BANDAR SERI BEGAWAN, BRUNEI DARUSSALAM – Convening in Brunei for the annual East Asia Summit, 18 leaders have endorsed the creation of an Asia Pacific Leaders Malaria Alliance (APLMA) to unite countries and promote regional political leadership and collaboration against the disease.

APLMA aims to reduce malaria cases and deaths by 75% by 2015 and to contain the spread of drug resistant forms of the parasite by expanding the fight against the illness beyond the health sector into the arenas of regional trade, transportation, migration, and rural industries such as agriculture, mining and forestry.
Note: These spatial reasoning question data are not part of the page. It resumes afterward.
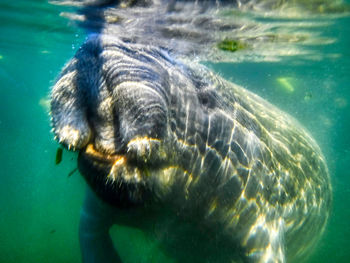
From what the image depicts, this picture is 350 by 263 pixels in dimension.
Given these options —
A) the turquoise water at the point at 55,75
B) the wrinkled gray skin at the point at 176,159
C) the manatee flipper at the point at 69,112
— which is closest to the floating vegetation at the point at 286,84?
the turquoise water at the point at 55,75

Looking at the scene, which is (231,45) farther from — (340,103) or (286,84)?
(340,103)

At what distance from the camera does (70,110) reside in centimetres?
223

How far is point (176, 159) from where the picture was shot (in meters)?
2.76

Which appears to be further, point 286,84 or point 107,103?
point 286,84

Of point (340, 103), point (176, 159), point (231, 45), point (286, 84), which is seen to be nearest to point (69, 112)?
point (176, 159)

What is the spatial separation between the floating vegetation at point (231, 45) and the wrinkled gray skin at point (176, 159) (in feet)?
22.6

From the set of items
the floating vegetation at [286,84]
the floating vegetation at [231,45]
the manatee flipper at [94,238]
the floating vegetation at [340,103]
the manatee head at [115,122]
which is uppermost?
the manatee head at [115,122]

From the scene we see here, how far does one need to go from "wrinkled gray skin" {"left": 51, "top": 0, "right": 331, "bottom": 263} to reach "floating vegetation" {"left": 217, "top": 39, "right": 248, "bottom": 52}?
6.88 m

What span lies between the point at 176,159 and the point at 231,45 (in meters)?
10.1

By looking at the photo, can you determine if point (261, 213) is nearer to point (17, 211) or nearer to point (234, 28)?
point (234, 28)

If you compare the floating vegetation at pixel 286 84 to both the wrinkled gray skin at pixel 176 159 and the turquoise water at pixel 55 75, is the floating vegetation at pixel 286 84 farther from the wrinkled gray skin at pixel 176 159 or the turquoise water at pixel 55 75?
the wrinkled gray skin at pixel 176 159

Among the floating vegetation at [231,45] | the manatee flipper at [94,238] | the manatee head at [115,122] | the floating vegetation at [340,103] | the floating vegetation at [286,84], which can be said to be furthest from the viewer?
the floating vegetation at [340,103]

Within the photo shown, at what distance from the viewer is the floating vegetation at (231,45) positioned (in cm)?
1103

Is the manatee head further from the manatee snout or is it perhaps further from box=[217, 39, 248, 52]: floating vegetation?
box=[217, 39, 248, 52]: floating vegetation
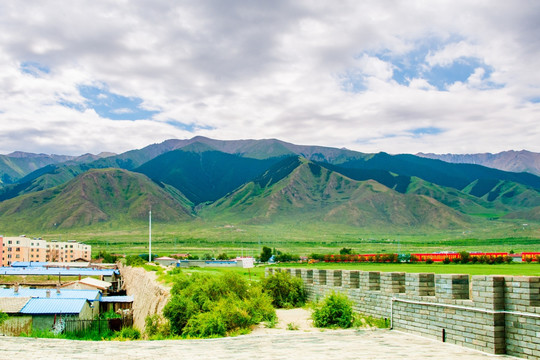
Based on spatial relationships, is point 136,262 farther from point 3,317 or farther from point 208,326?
point 208,326

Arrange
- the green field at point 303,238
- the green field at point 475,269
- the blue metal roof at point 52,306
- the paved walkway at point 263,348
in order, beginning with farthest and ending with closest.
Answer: the green field at point 303,238
the blue metal roof at point 52,306
the green field at point 475,269
the paved walkway at point 263,348

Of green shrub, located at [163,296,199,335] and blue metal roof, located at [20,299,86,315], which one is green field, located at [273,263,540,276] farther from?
blue metal roof, located at [20,299,86,315]

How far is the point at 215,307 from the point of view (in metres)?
17.2

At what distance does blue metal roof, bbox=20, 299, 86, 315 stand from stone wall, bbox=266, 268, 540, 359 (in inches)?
810

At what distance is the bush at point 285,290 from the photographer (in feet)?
78.9

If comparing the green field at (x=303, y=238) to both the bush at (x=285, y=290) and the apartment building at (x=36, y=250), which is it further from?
the bush at (x=285, y=290)

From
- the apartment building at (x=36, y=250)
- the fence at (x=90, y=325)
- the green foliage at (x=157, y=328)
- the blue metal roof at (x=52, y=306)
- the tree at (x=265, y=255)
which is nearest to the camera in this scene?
the green foliage at (x=157, y=328)

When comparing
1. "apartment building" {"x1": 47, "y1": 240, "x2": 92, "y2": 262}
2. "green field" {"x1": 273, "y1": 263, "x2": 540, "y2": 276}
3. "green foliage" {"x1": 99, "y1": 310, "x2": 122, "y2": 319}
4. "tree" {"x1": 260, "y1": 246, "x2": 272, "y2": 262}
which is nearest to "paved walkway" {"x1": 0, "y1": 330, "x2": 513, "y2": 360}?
"green field" {"x1": 273, "y1": 263, "x2": 540, "y2": 276}

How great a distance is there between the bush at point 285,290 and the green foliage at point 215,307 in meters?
3.37

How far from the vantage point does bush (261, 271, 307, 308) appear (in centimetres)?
2406

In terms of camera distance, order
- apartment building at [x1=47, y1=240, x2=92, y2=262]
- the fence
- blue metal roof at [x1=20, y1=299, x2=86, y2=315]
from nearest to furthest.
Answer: the fence < blue metal roof at [x1=20, y1=299, x2=86, y2=315] < apartment building at [x1=47, y1=240, x2=92, y2=262]

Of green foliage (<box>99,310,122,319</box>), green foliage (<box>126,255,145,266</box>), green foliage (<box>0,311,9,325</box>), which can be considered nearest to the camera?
green foliage (<box>0,311,9,325</box>)

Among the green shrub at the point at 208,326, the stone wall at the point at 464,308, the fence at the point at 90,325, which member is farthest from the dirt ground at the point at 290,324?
the fence at the point at 90,325

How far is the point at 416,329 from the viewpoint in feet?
46.2
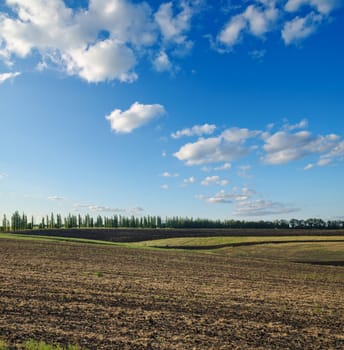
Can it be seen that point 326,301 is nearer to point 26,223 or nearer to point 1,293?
point 1,293

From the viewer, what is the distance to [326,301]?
1853 cm

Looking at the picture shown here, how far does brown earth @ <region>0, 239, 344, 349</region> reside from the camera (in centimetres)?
1035

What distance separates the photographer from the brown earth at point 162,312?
1035 cm

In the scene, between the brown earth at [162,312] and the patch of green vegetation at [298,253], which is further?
the patch of green vegetation at [298,253]

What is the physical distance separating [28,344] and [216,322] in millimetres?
6344

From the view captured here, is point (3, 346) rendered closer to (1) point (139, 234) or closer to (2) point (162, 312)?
(2) point (162, 312)

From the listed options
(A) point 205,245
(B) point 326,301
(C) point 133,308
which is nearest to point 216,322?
(C) point 133,308

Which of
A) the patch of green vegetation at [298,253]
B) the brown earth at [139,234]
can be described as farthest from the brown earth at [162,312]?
the brown earth at [139,234]

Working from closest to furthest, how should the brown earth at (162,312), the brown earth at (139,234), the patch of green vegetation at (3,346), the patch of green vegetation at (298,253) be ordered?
the patch of green vegetation at (3,346)
the brown earth at (162,312)
the patch of green vegetation at (298,253)
the brown earth at (139,234)

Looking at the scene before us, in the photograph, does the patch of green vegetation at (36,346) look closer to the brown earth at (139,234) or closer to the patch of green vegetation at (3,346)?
the patch of green vegetation at (3,346)

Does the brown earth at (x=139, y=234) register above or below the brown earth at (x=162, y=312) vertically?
below

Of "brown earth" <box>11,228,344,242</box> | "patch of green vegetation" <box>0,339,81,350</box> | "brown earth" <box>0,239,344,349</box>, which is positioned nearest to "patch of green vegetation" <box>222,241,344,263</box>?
"brown earth" <box>0,239,344,349</box>

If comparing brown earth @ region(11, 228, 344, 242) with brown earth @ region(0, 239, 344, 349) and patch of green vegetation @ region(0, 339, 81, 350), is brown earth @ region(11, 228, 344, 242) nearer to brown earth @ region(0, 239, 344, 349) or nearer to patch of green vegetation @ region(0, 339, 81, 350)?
brown earth @ region(0, 239, 344, 349)

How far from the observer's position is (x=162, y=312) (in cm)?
1373
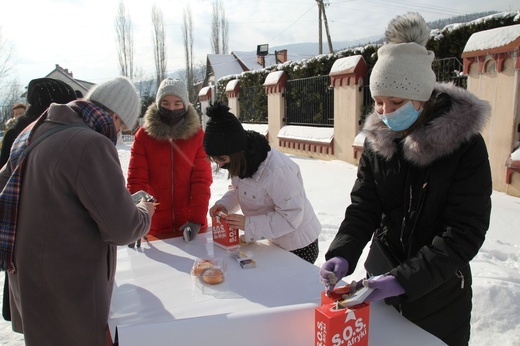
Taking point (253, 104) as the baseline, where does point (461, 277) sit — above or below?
below

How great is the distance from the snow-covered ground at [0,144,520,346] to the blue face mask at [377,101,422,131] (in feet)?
5.60

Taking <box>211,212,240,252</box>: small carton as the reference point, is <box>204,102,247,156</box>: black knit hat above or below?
above

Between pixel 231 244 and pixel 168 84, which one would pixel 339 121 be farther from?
pixel 231 244

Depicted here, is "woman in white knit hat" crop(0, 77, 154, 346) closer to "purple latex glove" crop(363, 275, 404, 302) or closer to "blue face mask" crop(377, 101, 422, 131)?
"purple latex glove" crop(363, 275, 404, 302)

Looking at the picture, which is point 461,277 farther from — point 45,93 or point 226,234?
point 45,93

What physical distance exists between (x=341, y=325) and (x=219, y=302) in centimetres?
62

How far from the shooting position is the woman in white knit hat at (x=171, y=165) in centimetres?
256

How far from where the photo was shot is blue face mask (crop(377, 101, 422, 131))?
4.54 ft

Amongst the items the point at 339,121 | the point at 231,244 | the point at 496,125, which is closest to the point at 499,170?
the point at 496,125

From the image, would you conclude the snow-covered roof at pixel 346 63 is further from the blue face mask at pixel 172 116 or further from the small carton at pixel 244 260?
the small carton at pixel 244 260

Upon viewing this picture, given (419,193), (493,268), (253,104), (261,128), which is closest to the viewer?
(419,193)

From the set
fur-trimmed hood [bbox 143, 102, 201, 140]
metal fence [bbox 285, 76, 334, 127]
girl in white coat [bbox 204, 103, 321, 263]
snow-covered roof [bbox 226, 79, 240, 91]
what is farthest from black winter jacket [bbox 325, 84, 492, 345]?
snow-covered roof [bbox 226, 79, 240, 91]

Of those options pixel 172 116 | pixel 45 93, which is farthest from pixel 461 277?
pixel 45 93

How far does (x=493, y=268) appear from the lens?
3.04 metres
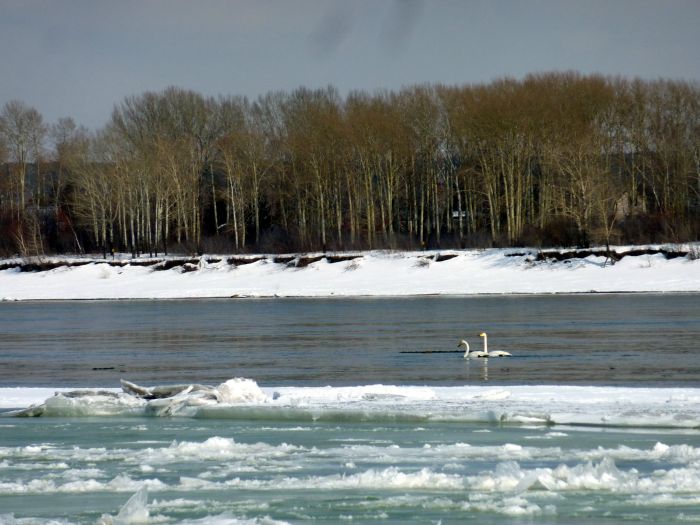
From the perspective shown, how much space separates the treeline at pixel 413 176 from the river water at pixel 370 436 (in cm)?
3612

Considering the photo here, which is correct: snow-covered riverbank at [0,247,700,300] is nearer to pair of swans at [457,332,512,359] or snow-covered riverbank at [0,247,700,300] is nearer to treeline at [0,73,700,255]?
treeline at [0,73,700,255]

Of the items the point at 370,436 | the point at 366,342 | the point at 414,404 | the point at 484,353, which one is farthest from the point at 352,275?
the point at 370,436

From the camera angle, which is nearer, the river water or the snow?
the river water

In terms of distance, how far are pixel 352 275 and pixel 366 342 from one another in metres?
28.3

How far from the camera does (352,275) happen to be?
178ft

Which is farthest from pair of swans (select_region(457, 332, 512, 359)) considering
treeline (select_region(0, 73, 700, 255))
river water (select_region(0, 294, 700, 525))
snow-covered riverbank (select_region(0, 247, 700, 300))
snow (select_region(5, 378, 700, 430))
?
treeline (select_region(0, 73, 700, 255))

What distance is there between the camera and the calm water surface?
19.2m

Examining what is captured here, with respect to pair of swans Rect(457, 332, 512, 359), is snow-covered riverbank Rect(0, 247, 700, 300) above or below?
above

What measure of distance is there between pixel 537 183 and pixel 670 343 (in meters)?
50.7

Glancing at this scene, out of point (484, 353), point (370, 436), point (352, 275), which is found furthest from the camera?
point (352, 275)

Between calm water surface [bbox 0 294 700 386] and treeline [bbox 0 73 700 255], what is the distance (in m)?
20.9

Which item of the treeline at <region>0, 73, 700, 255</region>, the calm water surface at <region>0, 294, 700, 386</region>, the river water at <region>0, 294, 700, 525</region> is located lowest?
the calm water surface at <region>0, 294, 700, 386</region>

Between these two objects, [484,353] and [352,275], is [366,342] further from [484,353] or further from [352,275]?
[352,275]

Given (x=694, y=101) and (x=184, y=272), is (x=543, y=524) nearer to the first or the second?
(x=184, y=272)
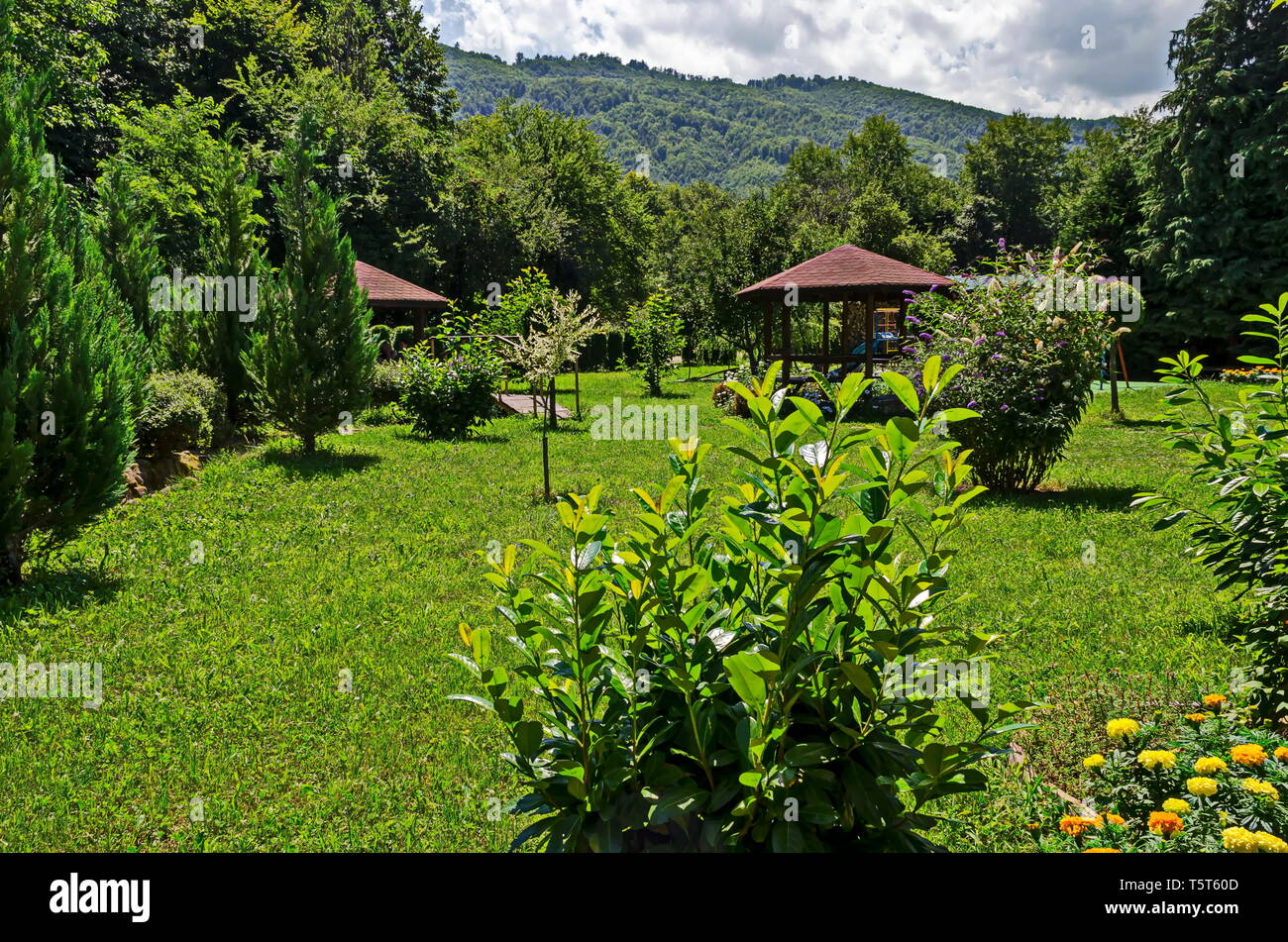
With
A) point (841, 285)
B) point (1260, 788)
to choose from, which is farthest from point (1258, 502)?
point (841, 285)

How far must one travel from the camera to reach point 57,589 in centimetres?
605

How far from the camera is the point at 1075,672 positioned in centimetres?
443

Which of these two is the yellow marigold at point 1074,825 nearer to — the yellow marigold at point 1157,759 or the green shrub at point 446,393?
the yellow marigold at point 1157,759

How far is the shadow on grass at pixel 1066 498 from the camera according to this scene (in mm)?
8539

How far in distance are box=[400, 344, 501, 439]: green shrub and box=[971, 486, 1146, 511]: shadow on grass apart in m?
8.81

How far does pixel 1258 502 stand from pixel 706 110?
172068mm

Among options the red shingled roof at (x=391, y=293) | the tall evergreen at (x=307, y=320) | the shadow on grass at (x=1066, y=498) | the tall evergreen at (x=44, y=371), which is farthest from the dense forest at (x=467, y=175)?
the tall evergreen at (x=44, y=371)

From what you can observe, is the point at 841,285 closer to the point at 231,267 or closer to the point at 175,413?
the point at 231,267

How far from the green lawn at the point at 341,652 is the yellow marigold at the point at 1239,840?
94 cm

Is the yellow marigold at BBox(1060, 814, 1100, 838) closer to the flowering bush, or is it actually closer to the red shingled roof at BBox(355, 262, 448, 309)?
the flowering bush

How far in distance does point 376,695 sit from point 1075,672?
13.0 feet

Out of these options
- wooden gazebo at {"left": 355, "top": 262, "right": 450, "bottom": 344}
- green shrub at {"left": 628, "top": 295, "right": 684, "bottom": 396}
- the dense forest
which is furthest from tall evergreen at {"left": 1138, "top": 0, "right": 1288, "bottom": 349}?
wooden gazebo at {"left": 355, "top": 262, "right": 450, "bottom": 344}

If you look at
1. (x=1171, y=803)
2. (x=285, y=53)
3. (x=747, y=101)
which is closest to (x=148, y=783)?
(x=1171, y=803)

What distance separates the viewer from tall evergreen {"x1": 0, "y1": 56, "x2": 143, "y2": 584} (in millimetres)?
5707
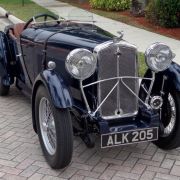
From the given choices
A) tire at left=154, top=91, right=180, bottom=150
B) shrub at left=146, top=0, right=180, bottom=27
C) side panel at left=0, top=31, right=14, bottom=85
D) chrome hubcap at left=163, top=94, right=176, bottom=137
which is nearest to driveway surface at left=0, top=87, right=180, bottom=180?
tire at left=154, top=91, right=180, bottom=150

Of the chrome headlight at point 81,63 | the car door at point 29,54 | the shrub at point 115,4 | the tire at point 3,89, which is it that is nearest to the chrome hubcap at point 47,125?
the chrome headlight at point 81,63

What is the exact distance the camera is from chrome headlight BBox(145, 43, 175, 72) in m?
4.36

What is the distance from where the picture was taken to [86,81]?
176 inches

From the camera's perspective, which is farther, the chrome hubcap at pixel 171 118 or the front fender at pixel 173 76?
the chrome hubcap at pixel 171 118

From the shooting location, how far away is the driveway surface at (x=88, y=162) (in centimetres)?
425

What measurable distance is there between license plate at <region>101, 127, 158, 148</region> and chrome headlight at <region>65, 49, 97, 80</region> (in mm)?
605

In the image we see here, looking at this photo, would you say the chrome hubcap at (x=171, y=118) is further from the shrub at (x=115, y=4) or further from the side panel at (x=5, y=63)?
the shrub at (x=115, y=4)

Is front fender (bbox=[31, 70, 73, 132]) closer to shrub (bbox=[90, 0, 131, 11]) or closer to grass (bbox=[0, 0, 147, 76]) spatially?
grass (bbox=[0, 0, 147, 76])

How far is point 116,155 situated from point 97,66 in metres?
1.01

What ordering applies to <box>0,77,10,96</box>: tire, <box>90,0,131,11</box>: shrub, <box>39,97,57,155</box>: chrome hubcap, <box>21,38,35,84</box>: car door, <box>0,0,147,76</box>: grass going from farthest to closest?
<box>90,0,131,11</box>: shrub → <box>0,0,147,76</box>: grass → <box>0,77,10,96</box>: tire → <box>21,38,35,84</box>: car door → <box>39,97,57,155</box>: chrome hubcap

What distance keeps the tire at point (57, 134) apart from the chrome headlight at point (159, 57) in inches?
38.7

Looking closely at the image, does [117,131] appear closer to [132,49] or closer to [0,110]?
[132,49]

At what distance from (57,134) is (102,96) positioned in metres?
0.63

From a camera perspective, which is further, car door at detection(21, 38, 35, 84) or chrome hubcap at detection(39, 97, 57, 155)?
car door at detection(21, 38, 35, 84)
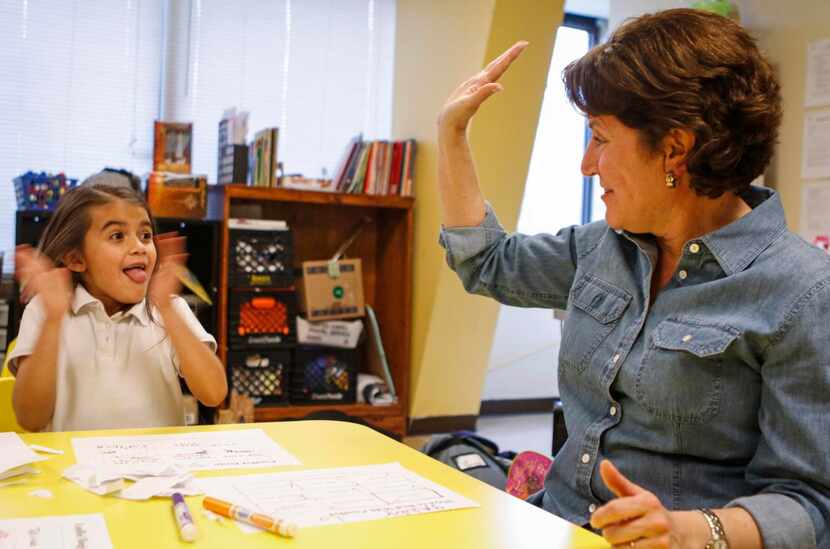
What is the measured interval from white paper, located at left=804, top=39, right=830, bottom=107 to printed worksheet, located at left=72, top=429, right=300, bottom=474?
2.58 metres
“Beyond its human toll, malaria’s social and economic costs are devastating in countries where the disease is endemic. Malaria – particularly the emergence of artemisinin resistant malaria –is a major development challenge, requiring strengthened regional collaboration, sustainable solutions and predictable financing,” said Takehiko Nakao, President of the Asian Development Bank (ADB), which will act as APLMA Secretariat.

Increased population movements, rampant availability of low quality and counterfeit antimalarial medicines, and climate change exacerbate the region’s vulnerability to malaria, which remains a major cause of death and illness in Asia and the Pacific, with an estimated 36 million cases and around 49,000 deaths annually.

Two APLMA taskforces will also be established. The Regional Financing Taskforce will examine options for sustainable funding mechanisms to ensure that financing for the fight against malaria remains strong until transmission of the parasite is eliminated. Typically funding fades once numbers are reduced, leaving the region vulnerable to re-emergence.

An Improving Access to Quality Medicines and Other Technologies Taskforce will work to increase regional production and access to quality medicines, and reduce the availability and use of the low-quality and incorrectly formulated anti-malarial medicines that increase risks of drug resistance. Already, the emergence of new strains of drug resistant malaria is of major concern, not only in the region but globally.

The expanded use of artemisinin-based combination therapy (ACT) has played a major part in reducing the global burden of malaria during the past 10 years. However, the efficacy of these frontline drugs is now threatened by emerging parasite resistance to artemisinin, the core ingredient of the therapy.

Artemisinin resistance is currently restricted to countries of the Greater Mekong subregion but given the ever-increasing levels of population movement in the region, the geographic scope of the problem could widen quickly, posing a health security risk for many countries in the region, and globally, with ongoing malaria transmission. According to the World Health Organization, an estimated 219 million cases of malaria occur each year around the world, causing approximately 660,000 deaths, primarily in sub-Saharan Africa.

The APLMA’s initial members include the Heads of Government from Australia, Cambodia, People’s Republic of China, Lao People’s Democratic Republic, Myanmar, Thailand, and Viet Nam. Australia and Viet Nam will act as APLMA co-chairs. As Secretariat, ADB will support the co-chairs in advocacy, reviewing regional progress, convening regional meetings, and achieving results through APLMA’s two taskforces.